Il Rossi col mastrogiurato Pazienza e i suoi tre colleghi sindaci, aveva firmato una allegazione a stampa in cui Paolo ed Antonio Di Sangro vengono accusati di non aver pagato la bonatenenza sui beni burgensatici, di aver introdotto una panetteria ed una taverna in concorrenza con quelle cittadine, di aver scoraggiato l'esercizio del mestiere di fornai e vasai, di aver sacrificato gli oliveti dei particolari ai propri allevamenti di porci e soprattutto alle proprie cacce indiscimninate, ma soprattutto di aver venduto o scambiato con le Benedettine circa 130 versure di territorio demaniale di valore variabile tra i 17 e 30 ducati per versura, e di aver incettato erbaggi per un danno al regio fisco non inferiore ai 3.000 ducati annui.
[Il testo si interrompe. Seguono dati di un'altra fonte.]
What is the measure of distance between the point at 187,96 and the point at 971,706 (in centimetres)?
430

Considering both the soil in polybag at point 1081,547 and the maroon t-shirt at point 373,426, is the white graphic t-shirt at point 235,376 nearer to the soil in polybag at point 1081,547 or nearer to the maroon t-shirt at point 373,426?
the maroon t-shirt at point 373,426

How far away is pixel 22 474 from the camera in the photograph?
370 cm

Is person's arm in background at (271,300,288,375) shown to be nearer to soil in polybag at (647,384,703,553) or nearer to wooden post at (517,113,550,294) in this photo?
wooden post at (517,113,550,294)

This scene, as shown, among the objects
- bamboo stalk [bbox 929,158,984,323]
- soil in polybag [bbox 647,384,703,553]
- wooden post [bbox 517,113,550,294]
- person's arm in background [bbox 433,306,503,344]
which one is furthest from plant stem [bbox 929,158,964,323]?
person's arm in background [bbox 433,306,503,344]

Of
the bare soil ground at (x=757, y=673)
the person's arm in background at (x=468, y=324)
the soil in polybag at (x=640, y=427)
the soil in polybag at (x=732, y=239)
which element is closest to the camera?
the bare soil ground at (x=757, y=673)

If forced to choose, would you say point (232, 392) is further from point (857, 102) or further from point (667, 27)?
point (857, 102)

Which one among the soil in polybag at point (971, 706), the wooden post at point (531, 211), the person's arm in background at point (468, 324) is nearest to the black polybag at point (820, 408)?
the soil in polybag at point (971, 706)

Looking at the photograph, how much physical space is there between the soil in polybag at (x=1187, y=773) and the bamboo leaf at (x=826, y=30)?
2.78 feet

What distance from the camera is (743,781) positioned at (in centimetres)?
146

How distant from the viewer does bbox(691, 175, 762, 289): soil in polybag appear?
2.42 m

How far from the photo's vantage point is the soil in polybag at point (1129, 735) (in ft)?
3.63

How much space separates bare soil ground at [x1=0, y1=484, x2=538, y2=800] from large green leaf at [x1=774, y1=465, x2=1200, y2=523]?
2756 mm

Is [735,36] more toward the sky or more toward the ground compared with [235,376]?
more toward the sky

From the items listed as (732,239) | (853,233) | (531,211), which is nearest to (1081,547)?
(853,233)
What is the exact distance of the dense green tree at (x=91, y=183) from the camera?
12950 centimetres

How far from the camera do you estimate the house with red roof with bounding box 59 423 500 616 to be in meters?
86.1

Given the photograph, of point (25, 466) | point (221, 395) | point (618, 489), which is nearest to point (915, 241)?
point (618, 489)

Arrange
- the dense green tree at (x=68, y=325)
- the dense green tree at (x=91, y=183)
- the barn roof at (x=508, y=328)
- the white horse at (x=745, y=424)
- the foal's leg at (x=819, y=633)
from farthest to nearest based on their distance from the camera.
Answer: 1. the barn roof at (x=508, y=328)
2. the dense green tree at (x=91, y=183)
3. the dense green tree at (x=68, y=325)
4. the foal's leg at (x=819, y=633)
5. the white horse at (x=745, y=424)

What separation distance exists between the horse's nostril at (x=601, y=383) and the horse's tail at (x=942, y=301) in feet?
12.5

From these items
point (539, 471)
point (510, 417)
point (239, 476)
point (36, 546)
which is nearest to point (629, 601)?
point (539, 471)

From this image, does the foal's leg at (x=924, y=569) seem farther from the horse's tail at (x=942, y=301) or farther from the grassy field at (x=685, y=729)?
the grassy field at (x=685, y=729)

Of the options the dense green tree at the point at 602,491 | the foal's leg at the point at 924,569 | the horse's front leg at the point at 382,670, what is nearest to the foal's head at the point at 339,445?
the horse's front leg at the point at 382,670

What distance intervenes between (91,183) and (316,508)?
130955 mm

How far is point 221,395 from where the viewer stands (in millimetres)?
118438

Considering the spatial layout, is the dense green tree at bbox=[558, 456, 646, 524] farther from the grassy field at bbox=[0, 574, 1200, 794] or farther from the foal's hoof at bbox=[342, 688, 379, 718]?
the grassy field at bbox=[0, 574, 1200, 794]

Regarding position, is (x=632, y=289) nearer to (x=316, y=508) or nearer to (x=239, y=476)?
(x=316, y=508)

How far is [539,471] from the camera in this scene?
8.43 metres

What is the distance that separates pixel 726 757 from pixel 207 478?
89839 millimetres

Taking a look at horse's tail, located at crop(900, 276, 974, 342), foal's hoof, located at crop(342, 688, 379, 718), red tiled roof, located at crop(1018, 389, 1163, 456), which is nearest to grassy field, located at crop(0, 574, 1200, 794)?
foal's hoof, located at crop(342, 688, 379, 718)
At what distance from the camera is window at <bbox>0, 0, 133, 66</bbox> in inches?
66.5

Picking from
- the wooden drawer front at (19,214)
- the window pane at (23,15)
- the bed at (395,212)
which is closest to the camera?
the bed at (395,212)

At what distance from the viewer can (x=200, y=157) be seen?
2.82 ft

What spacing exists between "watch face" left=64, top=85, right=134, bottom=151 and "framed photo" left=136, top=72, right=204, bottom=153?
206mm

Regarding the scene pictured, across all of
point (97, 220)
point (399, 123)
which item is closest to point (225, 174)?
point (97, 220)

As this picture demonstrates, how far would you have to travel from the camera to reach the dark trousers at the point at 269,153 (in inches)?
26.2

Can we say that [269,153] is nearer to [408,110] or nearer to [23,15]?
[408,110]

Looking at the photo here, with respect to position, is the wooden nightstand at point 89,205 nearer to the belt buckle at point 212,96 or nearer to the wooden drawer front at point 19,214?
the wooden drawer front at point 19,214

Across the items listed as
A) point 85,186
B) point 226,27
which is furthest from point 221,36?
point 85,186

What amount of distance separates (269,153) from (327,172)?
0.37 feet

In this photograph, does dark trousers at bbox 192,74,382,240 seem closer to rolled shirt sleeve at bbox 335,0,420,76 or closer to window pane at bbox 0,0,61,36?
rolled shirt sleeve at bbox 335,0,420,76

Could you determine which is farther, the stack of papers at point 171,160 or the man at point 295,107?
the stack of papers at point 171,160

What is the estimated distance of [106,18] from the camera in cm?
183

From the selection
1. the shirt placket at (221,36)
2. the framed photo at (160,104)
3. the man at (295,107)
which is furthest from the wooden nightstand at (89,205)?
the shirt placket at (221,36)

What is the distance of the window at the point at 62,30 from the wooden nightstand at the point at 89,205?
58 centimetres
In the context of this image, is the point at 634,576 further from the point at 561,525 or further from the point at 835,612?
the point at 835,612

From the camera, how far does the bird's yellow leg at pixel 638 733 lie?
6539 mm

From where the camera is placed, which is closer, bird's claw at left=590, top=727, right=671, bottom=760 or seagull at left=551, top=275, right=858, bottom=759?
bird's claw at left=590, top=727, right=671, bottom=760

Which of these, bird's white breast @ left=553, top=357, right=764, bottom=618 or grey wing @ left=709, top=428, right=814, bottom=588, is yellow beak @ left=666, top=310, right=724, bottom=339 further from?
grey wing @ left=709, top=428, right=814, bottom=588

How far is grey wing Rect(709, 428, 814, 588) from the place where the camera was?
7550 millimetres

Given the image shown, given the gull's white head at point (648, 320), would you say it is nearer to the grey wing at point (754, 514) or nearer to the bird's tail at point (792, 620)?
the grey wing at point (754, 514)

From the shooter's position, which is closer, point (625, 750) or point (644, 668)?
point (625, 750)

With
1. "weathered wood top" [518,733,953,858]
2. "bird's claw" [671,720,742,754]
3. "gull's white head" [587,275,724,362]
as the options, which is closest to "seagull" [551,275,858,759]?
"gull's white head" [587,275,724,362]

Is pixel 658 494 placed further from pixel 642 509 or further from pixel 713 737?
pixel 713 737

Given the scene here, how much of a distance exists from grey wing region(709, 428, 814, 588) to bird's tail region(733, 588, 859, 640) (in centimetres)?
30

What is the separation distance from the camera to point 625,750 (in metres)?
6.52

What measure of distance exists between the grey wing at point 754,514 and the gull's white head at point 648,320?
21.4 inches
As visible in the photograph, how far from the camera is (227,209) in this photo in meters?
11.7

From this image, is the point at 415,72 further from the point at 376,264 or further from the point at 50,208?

Il principe e il duca, quindi, si sono comportati secondo una logica privatistica più intransigente, che viene presentata nella luce efferata dell'abuso feudale, ma che in realtà non riflette se non l'impotenza di una borghesia proprietaria e di un ceto di massari che si stanno appena facendo le ossa al Soccorso, al Rosario, alle Grazie, al monte frumentario, dinnanzi ad una offensiva spregiudicata e sopraffattrice che rischiava di mandare all'aria, con opportuni privilegiamenti (cfr. accenno polemico alle Benedettine interlocutrici preferenziali del prepotere baronale) una struttura sociale e comunitaria in faticosa gestazione.

In quest'ottica l'episodio del 2 marzo del 1723 può essere inteso come la versione laica e borghese della battaglia per la libertas municipale che il clero ricettizio combatteva contro l'autorità vescovile.